====== Data provided
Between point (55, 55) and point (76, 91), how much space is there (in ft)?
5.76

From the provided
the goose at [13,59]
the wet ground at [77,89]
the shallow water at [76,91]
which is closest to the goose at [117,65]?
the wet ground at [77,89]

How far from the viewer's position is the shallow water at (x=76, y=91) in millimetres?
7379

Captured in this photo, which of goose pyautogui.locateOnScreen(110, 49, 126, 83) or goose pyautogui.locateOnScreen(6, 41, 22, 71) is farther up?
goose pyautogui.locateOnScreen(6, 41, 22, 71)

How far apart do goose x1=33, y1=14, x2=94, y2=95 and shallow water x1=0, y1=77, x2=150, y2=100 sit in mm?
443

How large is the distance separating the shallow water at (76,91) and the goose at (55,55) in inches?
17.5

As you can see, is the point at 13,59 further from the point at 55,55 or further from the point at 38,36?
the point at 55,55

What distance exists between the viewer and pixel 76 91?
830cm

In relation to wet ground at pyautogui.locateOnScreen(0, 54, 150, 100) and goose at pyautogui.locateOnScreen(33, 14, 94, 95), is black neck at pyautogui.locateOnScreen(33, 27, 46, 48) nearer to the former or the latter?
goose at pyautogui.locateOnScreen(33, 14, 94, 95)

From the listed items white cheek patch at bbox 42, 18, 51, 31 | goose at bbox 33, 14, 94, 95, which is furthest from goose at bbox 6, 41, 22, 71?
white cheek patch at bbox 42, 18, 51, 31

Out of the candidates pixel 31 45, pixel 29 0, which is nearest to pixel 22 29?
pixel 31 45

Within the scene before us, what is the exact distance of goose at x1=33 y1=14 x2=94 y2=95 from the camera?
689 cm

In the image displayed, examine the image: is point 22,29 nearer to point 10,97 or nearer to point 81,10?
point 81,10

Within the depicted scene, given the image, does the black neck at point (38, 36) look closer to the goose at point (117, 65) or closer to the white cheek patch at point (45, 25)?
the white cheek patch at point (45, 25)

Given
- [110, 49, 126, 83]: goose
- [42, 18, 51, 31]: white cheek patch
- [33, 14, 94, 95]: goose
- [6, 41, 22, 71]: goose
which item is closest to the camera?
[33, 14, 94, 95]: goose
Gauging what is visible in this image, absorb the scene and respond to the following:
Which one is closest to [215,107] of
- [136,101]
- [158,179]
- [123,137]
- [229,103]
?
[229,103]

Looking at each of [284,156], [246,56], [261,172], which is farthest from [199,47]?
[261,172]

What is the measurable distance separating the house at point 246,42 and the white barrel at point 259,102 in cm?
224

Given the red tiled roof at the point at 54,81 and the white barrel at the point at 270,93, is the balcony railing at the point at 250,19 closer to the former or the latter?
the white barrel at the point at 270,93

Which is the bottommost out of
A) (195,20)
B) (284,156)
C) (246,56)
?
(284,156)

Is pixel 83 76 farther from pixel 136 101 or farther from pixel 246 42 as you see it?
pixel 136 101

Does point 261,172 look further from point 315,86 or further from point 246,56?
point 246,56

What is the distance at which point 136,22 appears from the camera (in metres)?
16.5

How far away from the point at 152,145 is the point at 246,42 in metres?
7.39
============
■ Problem to work on
Leave out every line before the one containing "What is the measurable"; set down that line and all remaining lines of the material exactly.

■ Result for this exercise
What is the measurable distance separating the house at point 246,42 and the white barrel at point 259,102 in cm?
224

Given the red tiled roof at the point at 54,81 and the white barrel at the point at 270,93, is the balcony railing at the point at 250,19 closer to the former or the latter?
the white barrel at the point at 270,93

Which is the bottommost out of
A) (195,20)
B) (284,156)
C) (246,56)
?
(284,156)

Is pixel 83 76 farther from pixel 136 101 or farther from pixel 246 42 as you see it?
pixel 136 101

Does point 261,172 look further from point 315,86 or further from point 246,56?
point 246,56

What is the distance at which point 136,22 appears from the camera (in metres)?
16.5

How far away from the point at 152,145 is the point at 246,42 in metres?
7.39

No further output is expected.